Fragmento mostrado:

El manifiesto, que se publicará, espero, en castellano, es un vivero de ideas frescas. De entre todas ellas he entresacado dos que me inspiran particular cariño: la autoproducción (prácticas alternativas en ruptura con el capitalismo, que para Gorz vienen especialmente del “Sur del planeta”, sobre todo de las favelas brasileñas) y el subsidio universal. No entro en detalles (ellos sí lo hacen, y cómo), pero destaco el hecho de que la instauración de este subsidio como un derecho para todos, desde el nacimiento hasta la muerte, implica nada menos que cuestionar los principios mismos del capitalismo y choca, por supuesto, con un “bloqueo cultural e intelectual”. Y no precisamente de la derecha, nueva o vieja, o no sólo de ella: uno de los paladines del decrecimiento, Serge Latouche, propone “descolonizar a la izquierda del imaginario progresista”. Ardua tarea.
Es por eso que al leer en este diario una nota de Mario Wainfeld sobre las nuevas medidas proyectadas en la Argentina tras el fracaso de la retenciones, salté literalmente hasta el techo. Nada mejor que citarlo para dejarlo claro: “La CTA volverá a presentar una de sus más estimables banderas, la universalización de la asignación familiar por hijo. Se trata de un mecanismo de redistribución de la riqueza, que acortaría la brecha entre trabajadores formales (que agregan a sus sueldos esas asignaciones) versus los informales o desocupados. Una forma de ir reparando uno de los datos más chocantes de la nueva configuración de la clase trabajadora. El oficialismo (incluidos los dos presidentes y la ministra de Desarrollo Social) han sido remisos a la herramienta, por juzgarla contraproducente para la cultura del trabajo y, eventualmente, superflua ante la baja del desempleo. El transcurso del tiempo ha matizado su juicio, pues se corroboró que la creación de puestos de trabajo no terminó con las desigualdades al interior de la clase obrera: el primer nivel del Gobierno presta más escucha a la propuesta. El propio Kirchner pidió a economistas cercanos a la CTA un cálculo del costo de esa política social innovadora, que crearía un nuevo derecho ciudadano”.

Registros de datos:
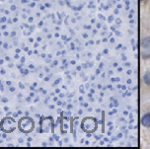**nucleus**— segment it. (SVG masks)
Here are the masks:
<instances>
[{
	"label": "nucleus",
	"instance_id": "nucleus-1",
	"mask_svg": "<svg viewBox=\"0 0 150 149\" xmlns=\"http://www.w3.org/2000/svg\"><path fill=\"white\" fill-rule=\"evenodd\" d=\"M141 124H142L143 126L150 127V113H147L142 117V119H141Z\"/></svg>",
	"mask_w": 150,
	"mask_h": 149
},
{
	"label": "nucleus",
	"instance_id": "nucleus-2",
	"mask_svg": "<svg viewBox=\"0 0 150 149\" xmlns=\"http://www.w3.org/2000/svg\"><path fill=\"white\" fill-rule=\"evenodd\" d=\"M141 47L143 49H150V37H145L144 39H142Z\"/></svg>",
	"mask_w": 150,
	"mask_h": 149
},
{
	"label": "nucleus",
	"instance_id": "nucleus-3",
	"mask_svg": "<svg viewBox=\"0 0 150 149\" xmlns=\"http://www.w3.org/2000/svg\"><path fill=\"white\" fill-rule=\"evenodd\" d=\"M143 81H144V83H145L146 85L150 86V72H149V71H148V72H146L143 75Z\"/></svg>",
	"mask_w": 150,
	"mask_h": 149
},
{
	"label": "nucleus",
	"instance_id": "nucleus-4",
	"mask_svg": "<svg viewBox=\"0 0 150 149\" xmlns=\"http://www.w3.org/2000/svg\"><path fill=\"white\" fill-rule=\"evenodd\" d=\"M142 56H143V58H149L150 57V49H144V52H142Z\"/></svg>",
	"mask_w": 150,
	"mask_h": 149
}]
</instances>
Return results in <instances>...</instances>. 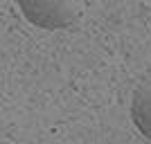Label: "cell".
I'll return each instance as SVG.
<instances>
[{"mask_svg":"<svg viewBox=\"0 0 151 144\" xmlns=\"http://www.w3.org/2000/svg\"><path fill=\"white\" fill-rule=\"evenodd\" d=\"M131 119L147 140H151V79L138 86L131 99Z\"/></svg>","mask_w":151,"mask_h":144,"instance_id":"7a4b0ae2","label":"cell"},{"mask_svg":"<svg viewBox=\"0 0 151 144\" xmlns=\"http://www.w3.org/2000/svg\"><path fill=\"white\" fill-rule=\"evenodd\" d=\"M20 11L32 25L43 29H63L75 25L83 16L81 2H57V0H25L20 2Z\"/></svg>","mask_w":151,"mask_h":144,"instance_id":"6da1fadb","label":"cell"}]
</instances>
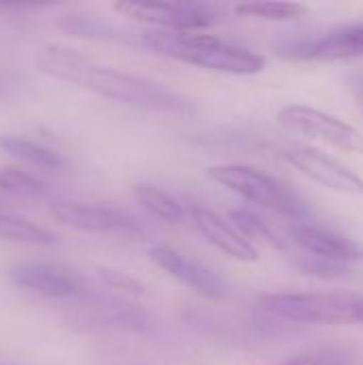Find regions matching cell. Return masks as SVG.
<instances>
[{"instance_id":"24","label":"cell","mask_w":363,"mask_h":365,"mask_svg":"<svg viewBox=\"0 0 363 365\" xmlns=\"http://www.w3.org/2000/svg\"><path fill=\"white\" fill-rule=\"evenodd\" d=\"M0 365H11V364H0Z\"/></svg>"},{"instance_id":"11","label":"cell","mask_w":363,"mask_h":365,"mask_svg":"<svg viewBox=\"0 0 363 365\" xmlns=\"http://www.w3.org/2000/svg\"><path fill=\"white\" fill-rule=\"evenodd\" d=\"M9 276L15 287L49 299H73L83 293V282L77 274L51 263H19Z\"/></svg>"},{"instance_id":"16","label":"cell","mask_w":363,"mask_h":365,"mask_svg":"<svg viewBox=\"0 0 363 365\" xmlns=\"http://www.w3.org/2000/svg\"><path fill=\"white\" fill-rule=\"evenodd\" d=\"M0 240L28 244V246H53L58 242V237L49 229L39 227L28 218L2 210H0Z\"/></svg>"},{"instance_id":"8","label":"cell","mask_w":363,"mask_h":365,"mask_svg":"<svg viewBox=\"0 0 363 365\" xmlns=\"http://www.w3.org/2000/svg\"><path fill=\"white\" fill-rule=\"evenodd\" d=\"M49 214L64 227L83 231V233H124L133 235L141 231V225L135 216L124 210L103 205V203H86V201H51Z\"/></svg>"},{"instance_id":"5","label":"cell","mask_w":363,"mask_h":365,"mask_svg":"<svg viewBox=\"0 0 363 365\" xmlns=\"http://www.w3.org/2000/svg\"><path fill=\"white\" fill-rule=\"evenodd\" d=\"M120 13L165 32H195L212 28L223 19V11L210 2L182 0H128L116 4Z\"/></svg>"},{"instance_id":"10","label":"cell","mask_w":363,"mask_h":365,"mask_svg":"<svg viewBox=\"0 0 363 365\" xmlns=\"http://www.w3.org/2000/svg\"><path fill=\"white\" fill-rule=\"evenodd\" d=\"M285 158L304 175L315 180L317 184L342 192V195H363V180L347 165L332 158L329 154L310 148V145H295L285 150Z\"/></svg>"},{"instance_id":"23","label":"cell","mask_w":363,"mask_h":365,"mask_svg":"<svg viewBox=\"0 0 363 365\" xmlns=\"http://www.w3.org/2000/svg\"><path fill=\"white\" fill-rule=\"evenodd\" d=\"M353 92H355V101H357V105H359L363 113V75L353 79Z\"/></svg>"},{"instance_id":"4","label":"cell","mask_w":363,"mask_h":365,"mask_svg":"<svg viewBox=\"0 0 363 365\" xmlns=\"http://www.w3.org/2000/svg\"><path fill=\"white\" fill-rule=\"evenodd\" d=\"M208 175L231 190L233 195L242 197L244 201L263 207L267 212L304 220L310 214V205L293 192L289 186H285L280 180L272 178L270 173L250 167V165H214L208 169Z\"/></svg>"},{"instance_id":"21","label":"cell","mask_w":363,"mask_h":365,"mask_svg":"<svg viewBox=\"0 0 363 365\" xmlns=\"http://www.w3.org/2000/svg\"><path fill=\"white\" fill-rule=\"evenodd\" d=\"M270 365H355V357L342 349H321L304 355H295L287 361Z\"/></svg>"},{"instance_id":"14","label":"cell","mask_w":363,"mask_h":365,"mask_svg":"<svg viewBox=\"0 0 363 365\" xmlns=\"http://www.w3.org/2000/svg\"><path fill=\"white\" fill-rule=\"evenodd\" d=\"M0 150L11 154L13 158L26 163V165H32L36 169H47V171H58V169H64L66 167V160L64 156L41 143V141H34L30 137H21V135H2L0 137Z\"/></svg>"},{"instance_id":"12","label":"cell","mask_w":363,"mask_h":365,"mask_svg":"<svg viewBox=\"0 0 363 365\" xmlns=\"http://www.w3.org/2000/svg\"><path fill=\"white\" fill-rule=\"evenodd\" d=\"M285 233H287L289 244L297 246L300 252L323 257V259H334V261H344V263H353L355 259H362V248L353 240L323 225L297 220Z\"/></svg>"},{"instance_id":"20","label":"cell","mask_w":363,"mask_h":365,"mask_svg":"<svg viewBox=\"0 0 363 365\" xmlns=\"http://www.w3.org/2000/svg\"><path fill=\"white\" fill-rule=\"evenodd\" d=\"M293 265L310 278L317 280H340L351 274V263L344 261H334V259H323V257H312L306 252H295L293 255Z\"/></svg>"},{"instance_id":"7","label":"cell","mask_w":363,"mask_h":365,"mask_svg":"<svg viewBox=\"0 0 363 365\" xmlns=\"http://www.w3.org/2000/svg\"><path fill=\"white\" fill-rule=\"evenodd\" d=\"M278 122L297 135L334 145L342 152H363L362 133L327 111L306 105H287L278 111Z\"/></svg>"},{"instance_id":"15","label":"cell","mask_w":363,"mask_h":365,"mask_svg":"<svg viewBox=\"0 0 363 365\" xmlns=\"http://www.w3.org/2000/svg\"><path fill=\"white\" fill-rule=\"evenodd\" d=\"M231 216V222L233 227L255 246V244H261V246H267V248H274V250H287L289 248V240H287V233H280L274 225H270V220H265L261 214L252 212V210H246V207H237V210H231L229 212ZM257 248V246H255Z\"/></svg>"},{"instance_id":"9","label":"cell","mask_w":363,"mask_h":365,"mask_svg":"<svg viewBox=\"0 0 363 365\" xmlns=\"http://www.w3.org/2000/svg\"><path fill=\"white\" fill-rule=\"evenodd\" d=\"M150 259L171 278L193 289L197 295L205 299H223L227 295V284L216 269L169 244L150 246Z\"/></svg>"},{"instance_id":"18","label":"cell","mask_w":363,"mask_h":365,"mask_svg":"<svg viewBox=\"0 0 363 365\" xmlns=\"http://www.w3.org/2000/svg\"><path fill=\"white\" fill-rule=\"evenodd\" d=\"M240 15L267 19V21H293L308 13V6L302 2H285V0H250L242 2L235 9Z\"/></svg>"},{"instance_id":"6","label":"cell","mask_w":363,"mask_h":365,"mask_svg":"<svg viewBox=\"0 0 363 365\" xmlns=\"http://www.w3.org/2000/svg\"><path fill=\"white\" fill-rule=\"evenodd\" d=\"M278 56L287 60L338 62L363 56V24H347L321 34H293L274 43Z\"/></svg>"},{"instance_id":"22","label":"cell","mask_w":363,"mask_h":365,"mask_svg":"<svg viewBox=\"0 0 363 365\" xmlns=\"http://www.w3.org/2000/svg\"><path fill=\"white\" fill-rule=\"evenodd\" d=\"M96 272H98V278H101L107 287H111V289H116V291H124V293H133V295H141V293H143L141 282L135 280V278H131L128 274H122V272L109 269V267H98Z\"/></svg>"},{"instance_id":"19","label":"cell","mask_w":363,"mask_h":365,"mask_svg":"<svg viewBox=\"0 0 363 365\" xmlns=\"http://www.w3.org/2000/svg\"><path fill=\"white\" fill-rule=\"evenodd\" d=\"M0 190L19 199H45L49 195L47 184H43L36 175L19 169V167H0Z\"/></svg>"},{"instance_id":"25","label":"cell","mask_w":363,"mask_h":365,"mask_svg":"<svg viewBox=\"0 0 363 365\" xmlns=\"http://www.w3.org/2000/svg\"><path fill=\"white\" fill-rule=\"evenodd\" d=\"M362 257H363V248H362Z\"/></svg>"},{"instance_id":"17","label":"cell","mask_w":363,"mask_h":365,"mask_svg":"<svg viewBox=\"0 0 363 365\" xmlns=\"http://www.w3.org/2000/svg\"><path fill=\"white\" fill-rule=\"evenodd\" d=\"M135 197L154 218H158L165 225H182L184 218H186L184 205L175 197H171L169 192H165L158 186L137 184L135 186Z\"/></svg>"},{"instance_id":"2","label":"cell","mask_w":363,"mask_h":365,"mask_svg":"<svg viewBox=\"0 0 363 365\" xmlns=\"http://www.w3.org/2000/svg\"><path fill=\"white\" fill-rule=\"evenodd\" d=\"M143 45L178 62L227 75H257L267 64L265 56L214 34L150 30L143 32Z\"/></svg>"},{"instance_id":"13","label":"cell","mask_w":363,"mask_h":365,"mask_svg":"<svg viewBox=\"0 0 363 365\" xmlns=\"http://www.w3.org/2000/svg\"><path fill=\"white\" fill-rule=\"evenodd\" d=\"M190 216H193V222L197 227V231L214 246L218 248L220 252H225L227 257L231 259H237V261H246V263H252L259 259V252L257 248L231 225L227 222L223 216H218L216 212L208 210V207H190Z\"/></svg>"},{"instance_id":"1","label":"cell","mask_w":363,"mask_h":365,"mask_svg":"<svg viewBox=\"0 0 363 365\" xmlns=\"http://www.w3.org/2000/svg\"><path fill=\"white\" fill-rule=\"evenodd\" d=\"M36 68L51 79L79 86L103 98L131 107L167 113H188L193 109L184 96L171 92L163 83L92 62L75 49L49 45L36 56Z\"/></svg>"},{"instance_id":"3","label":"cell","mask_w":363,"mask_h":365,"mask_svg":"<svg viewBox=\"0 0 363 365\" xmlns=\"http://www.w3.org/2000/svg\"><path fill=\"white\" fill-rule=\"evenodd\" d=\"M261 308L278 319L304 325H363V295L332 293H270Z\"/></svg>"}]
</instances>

Descripción de la tarea: Enumere todas las personas que el fragmento sobre el subsidio universal menciona por su nombre o apellido. Los registros no intervienen en esta tarea.

Solución: Gorz, Serge Latouche, Mario Wainfeld, Kirchner